Luckily, it wasn’t a difficult movie to follow. In fact, it’s pretty much half an hour of story spread over 106 minutes.
I was a big fan of “Casino Royale”, and I tried not to get my hopes up about this film. As it happens, I was right to do that, because “Quantum Of Solace” isn’t brilliant. Craig still does sterling work as Bond, and everyone else in the movie seems in it to play things straight, but there are problems with the direction and script.
The funny thing is, the elements of the story are all there to make this a more pure and direct movie than “Casino Royale”, but it doesn’t come across in the execution. Bond is much more invested in his mission this time out, and Craig sells his anger and conflict perfectly, but the plot unravels around him in a sequence of protracted and ultimately pointless action set-pieces.

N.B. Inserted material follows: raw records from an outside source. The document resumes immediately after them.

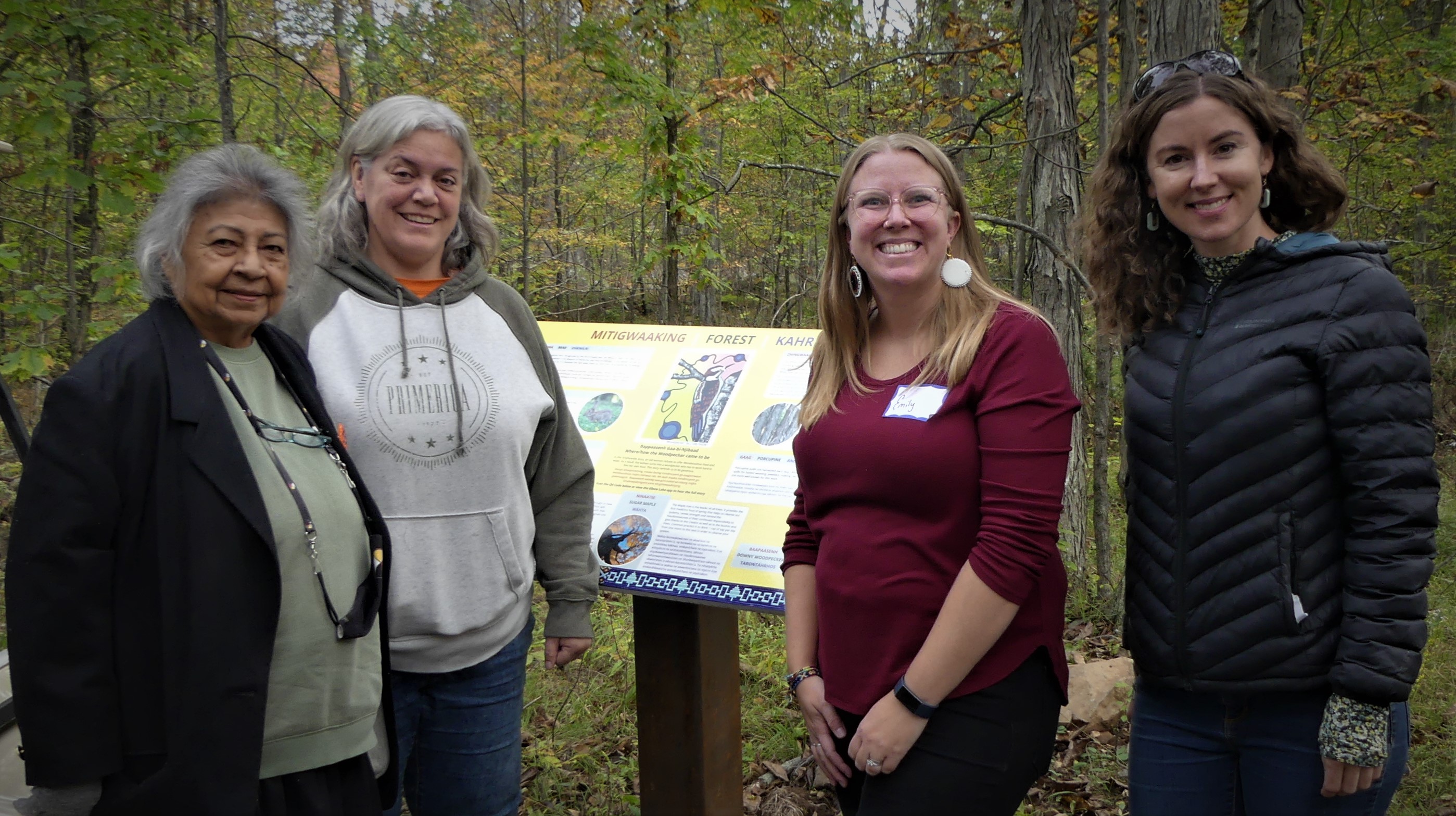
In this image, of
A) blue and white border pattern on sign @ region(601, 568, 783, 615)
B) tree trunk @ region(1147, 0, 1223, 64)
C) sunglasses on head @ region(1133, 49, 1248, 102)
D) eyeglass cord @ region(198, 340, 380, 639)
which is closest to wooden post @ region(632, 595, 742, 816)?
blue and white border pattern on sign @ region(601, 568, 783, 615)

I do love an action sequence, of course, and the ones in “Quantum Of Solace” are truly awesome – if uncertainly edited and clunky in some places. But there’s a problem here.
It feels a little like watching “Batman Forever” for the first time – that movie was still a lot of fun, but the signs were all there of what Schumacher might do with the franchise if he got another chance – what with the over-active campy throwbacks to the earlier Batman TV outing. “Forever” gave hints of it – that Schumacher got the wrong idea about why his first Batman worked out okay, and went nuts on the stuff that made him personally wow.
Here, Marc Forster – the director of “Quantum” – seems to have had a clear idea of what he thinks a Bond movie is supposed to be about, but he misses the point of why the franchise was struggling so badly before, and why “Casino Royale” was so great.
So although all of the actors here are playing it straight, the film itself makes lots of those knowing winks to camera that you know you always felt like Roger Moore was giving, even though he wasn’t. There’s a nice “Goldfinger” nod, but there’s also an over-emphasis on having every different sort of action sequence, like the dafter outings that we all grew up with. There’s a car chase, and a boat chase, and a plane chase – but now, thanks to the Bourne movies, we’ve got extended chases on foot – admittedly still my favourites.
But what this surplus of set-pieces does is sap the sequences of any real tonal contrast from each other, and in the end it’s just one big adrenaline rollercoaster. It swamps the emotional weight of Bond’s situation, and Craig’s performance. Luckily, there’s some terrible bits of dialogue put in place solely to clarify any questions we might have had about what his motivation and mental state is at any point.
And this smorgasboard of action sequences of course makes problems for any subsequent films in the franchise. Because if every action base is covered in such a tokenist manner this time out, all the next film can possibly do is the same again.
Apparently, Forster’s a bit of a dab hand at drama, but it feels like he doesn’t really know what he’s doing with an action thriller. The stronger moments in the film – the high-octane of the action, and the slickness of some of the cinematography and composition – are carried across from the earlier film. It’s a peculiar kind of dischord between style and substance – as if it’s the same awesome crew, but with a less certain hand on the steering wheel.
Hopefully, they’ll pare things back a little for the next movie – but I’m hoping that this is a blip, instead of the beginning of a slip back into the bland, blank emotional wasteland of the Bond franchise’s Moore years.
Oh, also, the Bond theme this time out – odd as it was – grew on me, as a contemporary take on the tiniest sub-genre of music in the world. Though the mandatory Bond-style title sequence seems amateurish and weak by comparison with the last one, and only has a couple of good bits of imagery in it.